Frases de Álvaro de Campos - Não, não é cansaço... É u...

Não, não é cansaço... É uma quantidade de desilusão.
Álvaro de Campos
Significado e Contexto
A citação 'Não, não é cansaço... É uma quantidade de desilusão' distingue claramente a fadiga física comum da exaustão psicológica e existencial. Enquanto o cansaço pode ser aliviado com repouso, a desilusão representa um esgotamento mais profundo que resulta da acumulação de deceções, expectativas frustradas e da perceção de que a realidade não corresponde aos ideais ou promessas. Esta frase reflete um estado de espírito onde o indivíduo sente que o esforço despendido não foi recompensado, levando a uma sensação de vazio e desencanto que transcende o mero cansaço físico. No contexto da obra de Álvaro de Campos, esta expressão encapsula o sentimento modernista de desorientação face a um mundo em rápida transformação. A 'quantidade' sugere uma acumulação mensurável, quase física, de experiências negativas que, em conjunto, criam um peso emocional insuportável. É uma conceção da desilusão não como um evento isolado, mas como um processo cumulativo que corrói a energia vital e a vontade de agir, explicando assim a paralisia e o tédio frequentemente presentes na sua poesia.
Origem Histórica
Álvaro de Campos é um dos heterónimos mais conhecidos de Fernando Pessoa, criado por volta de 1914. Representa a vertente modernista, futurista e sensacionista da obra pessoana, refletindo a euforia e a angústia da modernidade industrial e tecnológica do início do século XX. Esta citação, embora de origem não especificada num único poema, sintetiza perfeitamente a fase mais desiludida e niilista de Campos, que se seguiu ao seu período inicial de exaltação futurista.

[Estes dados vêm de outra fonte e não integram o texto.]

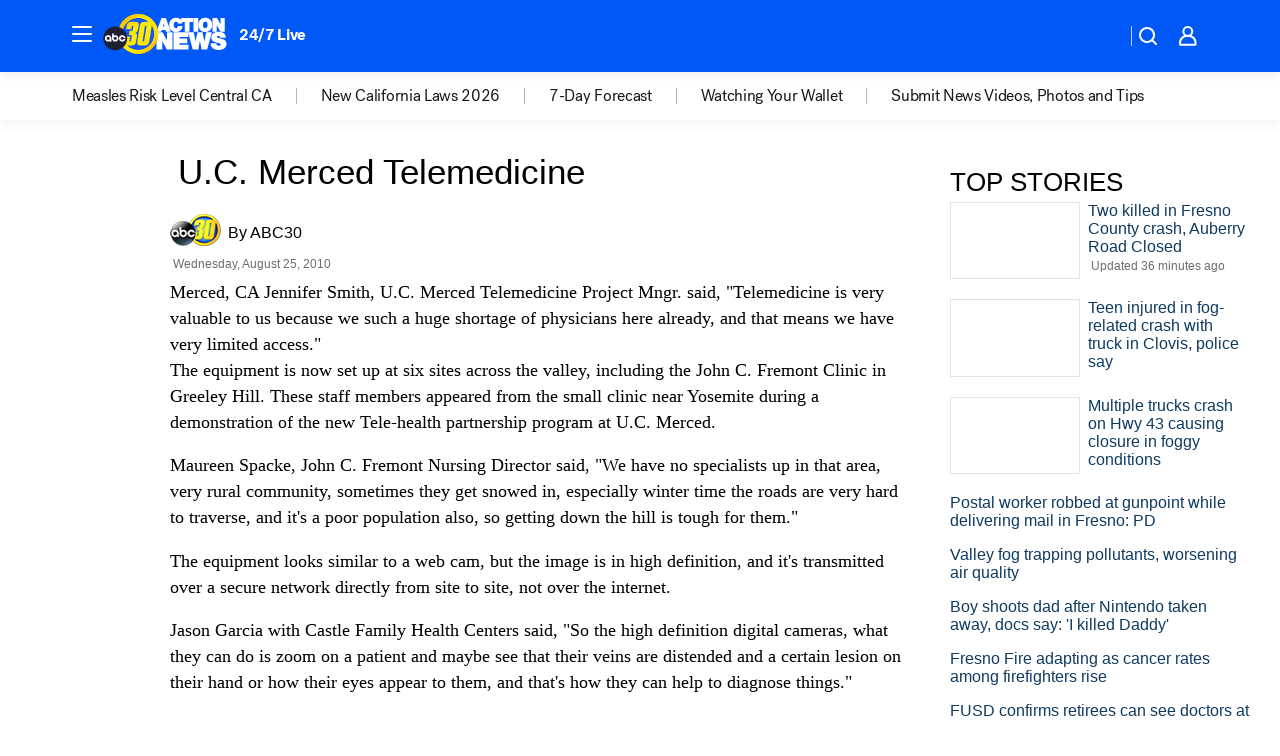

--- FILE ---
content_type: application/javascript
request_url: https://prod.gatekeeper.us-abc.symphony.edgedatg.go.com/vp2/ws/utils/2021/geo/video/geolocation/202/001/gt/-1.jsonp
body_size: 1079
content:
{"ver":"2021","device":"001","brand":"202","xmlns":"https://abc.go.com/vp2/ws/xmlns","user":{"allowed":true,"ip":"18.117.164.204","proxy":"hosting","bandwidth":"broadband","zipcode":"43230","city":"columbus","state":"oh","country":"usa","isp":"amazon technologies inc.","distributionChannel":"2","org":"amazon technologies inc.","useragent":"Mozilla/5.0 (Macintosh; Intel Mac OS X 10_15_7) AppleWebKit/537.36 (KHTML, like Gecko) Chrome/131.0.0.0 Safari/537.36; ClaudeBot/1.0; +claudebot@anthropic.com)","time":"Fri, 16 Jan 2026 19:05:58 -0500","xff":{"ip":"18.117.164.204, 18.68.21.119, 172.18.78.12"},"id":"ADDA5D10-F599-4D79-A2C7-717E96169E88"},"affiliates":{"affiliate":[{"name":"WSYX","logo":"https://cdn1.edgedatg.com/aws/v2/abc/Live/video/13877091/1ba6f58005365daed202fccf8ab4df07/284x160-Q75_1ba6f58005365daed202fccf8ab4df07.png","dma":"COLUMBUS, OH","rank":"34","id":"WSYX","event":{"url":{"callback":"event_flat_file","value":"https://liveeventsfeed.abc.go.com/wsyx.json"},"refresh":{"unit":"second","value":"300"}}}],"count":1},"server":{"time":"Sat, 17 Jan 2026 00:05:58 +0000"}}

Corresponde ao contexto histórico do Portugal da Primeira República, marcado por instabilidade política e por uma sensação de desencanto pós-entusiasmo republicano, paralela à desilusão geral na Europa após a Primeira Guerra Mundial.
Relevância Atual
Esta frase mantém uma relevância extraordinária na sociedade contemporânea, marcada por elevadas expectativas (pessoais, profissionais, sociais) frequentemente frustradas pelas redes sociais, pela precariedade laboral ou por crises globais. A distinção entre cansaço físico e desilusão existencial ajuda a explicar fenómenos como o 'burnout', a ansiedade generalizada ou a sensação de vazio, mesmo em condições de conforto material. Num mundo sobrecarregado de estímulos e promessas de felicidade, a 'quantidade de desilusão' acumulada torna-se uma explicação poderosa para o mal-estar psicológico coletivo.
Fonte Original: A citação é atribuída a Álvaro de Campos, heterónimo de Fernando Pessoa. Não está identificada num poema específico, mas é uma frase amplamente citada e associada à sua persona literária e ao seu tom de desencanto característico, presente em obras como 'Tabacaria' ou 'Ode Triunfal' (na sua fase posterior).

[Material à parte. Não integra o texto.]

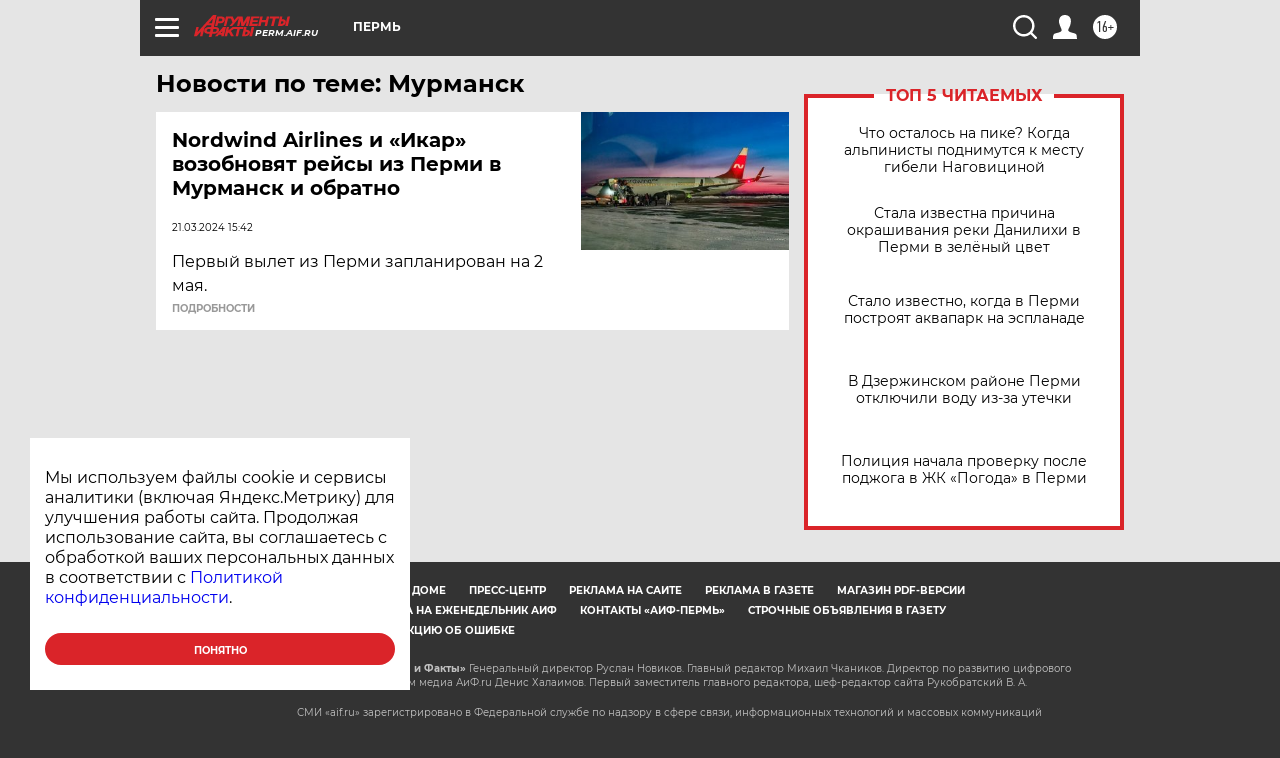

--- FILE ---
content_type: text/html
request_url: https://tns-counter.ru/nc01a**R%3Eundefined*aif_ru/ru/UTF-8/tmsec=aif_ru/994106110***
body_size: -72
content:
8707660B6977C305X1769456389:8707660B6977C305X1769456389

Citação Original: Não, não é cansaço... É uma quantidade de desilusão.
Exemplos de Uso
- Após anos a tentar progredir na carreira sem sucesso, ele percebeu: 'Não é cansaço, é uma quantidade de desilusão'.

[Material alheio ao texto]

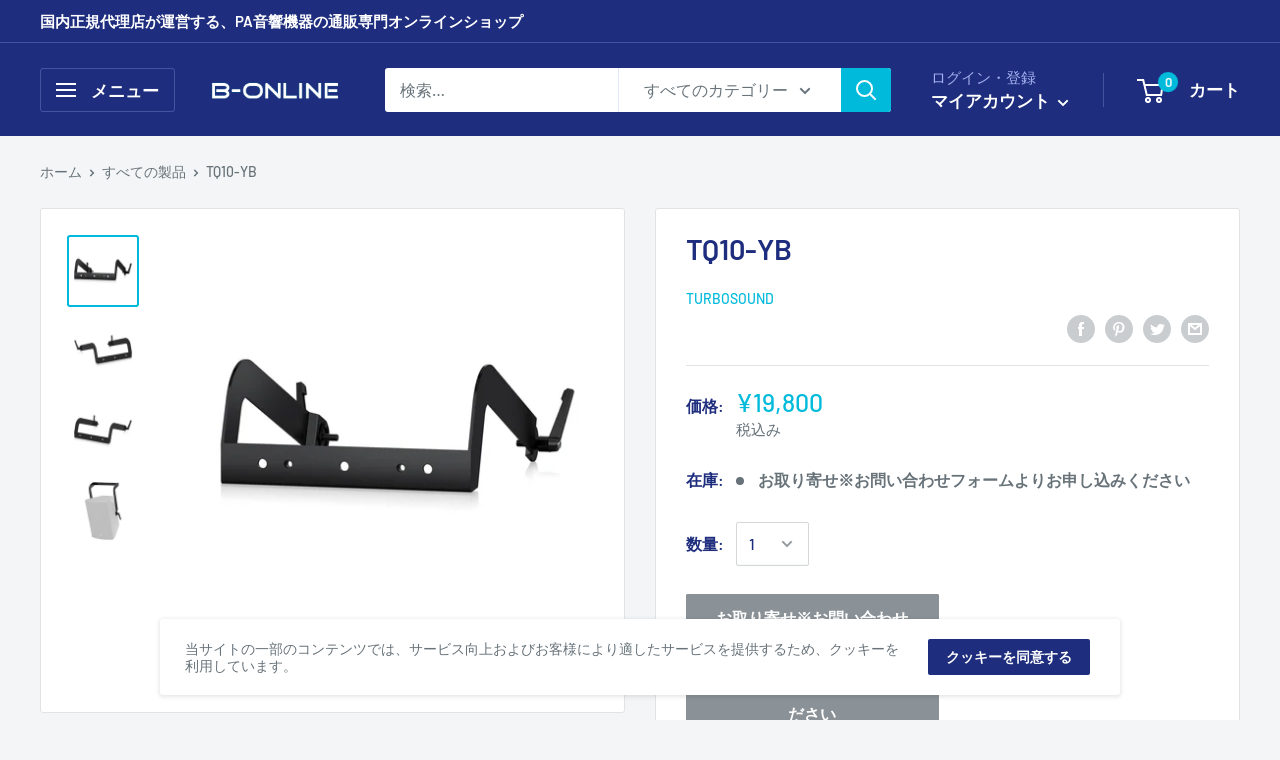

--- FILE ---
content_type: text/css
request_url: https://b-online.co.jp/cdn/shop/t/5/assets/style.css?v=129689734629159415501649315413
body_size: -653
content:
table, th, td {
  border-collapse: collapse;
  border: 1px solid #ccc;
  line-height: 1.5;
}

table th {
  width: 150px;
  padding: 10px;
  font-weight: bold;
  vertical-align: top;
  background: #3f3f3f;
  color: #ffffff;
}
table td {
  width: 350px;
  padding: 10px;
  vertical-align: top;
}

--- FILE ---
content_type: text/javascript
request_url: https://b-online.co.jp/cdn/shop/t/5/assets/custom.js?v=90373254691674712701591665823
body_size: -591
content:
//# sourceMappingURL=/cdn/shop/t/5/assets/custom.js.map?v=90373254691674712701591665823
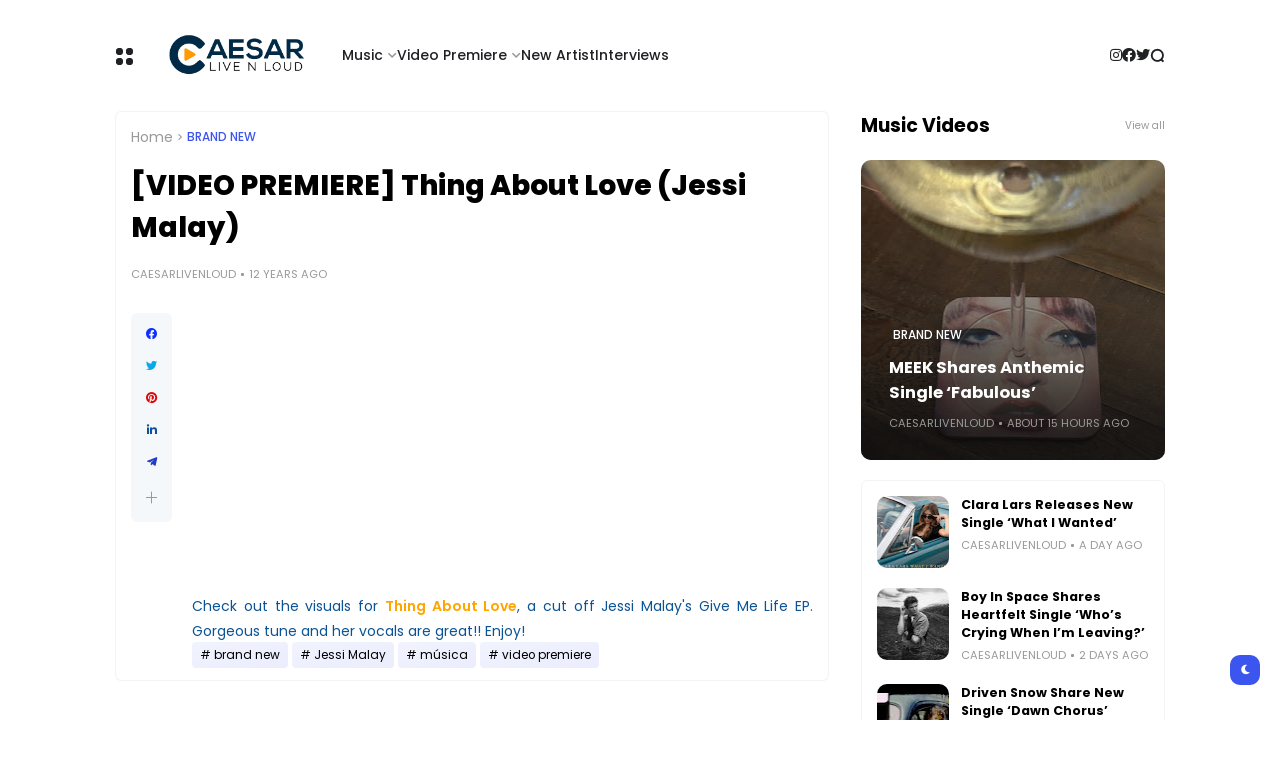

--- FILE ---
content_type: text/html; charset=UTF-8
request_url: https://www.caesarlivenloud.com/b/stats?style=BLACK_TRANSPARENT&timeRange=ALL_TIME&token=APq4FmCPXWboAK7tgvXDfmvUcTDkChZrJgUtP2HaIfrbEmqOirGWoBp_YH49_at98lez3fCAEWnT_TUGTp-ZUDKudUfJZ4YqlA
body_size: 42
content:
{"total":17331642,"sparklineOptions":{"backgroundColor":{"fillOpacity":0.1,"fill":"#000000"},"series":[{"areaOpacity":0.3,"color":"#202020"}]},"sparklineData":[[0,20],[1,27],[2,33],[3,41],[4,37],[5,18],[6,17],[7,15],[8,19],[9,65],[10,36],[11,20],[12,100],[13,11],[14,9],[15,10],[16,12],[17,17],[18,46],[19,26],[20,36],[21,14],[22,7],[23,10],[24,12],[25,18],[26,20],[27,26],[28,29],[29,5]],"nextTickMs":6716}

--- FILE ---
content_type: application/javascript
request_url: https://t.dtscout.com/pv/?_a=v&_h=caesarlivenloud.com&_ss=6erfgb4ldv&_pv=1&_ls=0&_u1=1&_u3=1&_cc=us&_pl=d&_cbid=5x2u&_cb=_dtspv.c
body_size: -282
content:
try{_dtspv.c({"b":"chrome@131"},'5x2u');}catch(e){}

--- FILE ---
content_type: text/javascript;charset=UTF-8
request_url: https://whos.amung.us/pingjs/?k=mq77tvv44odv&t=%5BVIDEO%20PREMIERE%5D%20Thing%20About%20Love%20(Jessi%20Malay)&c=u&x=https%3A%2F%2Fwww.caesarlivenloud.com%2F2014%2F07%2Fvideo-premiere-thing-about-love-jessi.html&y=&a=-1&d=2.1&v=27&r=3432
body_size: -111
content:
WAU_r_u('2','mq77tvv44odv',-1);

- Na terapia, ela descreveu o seu esgotamento não como stress, mas como 'uma quantidade de desilusão' com relações falhadas.
- O artista explicou o seu bloqueio criativo: 'Não é preguiça, é uma quantidade de desilusão com a indústria'.
Variações e Sinônimos
- É o peso da desilusão, não o cansaço.
- A fadiga da alma vem da desilusão acumulada.
- Não estou cansado, estou desiludido.
- É o desencanto que cansa, não o trabalho.
- Proverbio similar: 'A esperança é a última a morrer' (contrastando com a desilusão).
Curiosidades
Álvaro de Campos tinha uma biografia fictícia completa: era um engenheiro naval formado em Glasgow, viajado e moderno, o que contrasta com a vida relativamente sedentária de Fernando Pessoa. Esta frase, com o seu tom de desilusão cosmopolita, reflete essa persona de um homem do mundo desencantado com a realidade que encontra.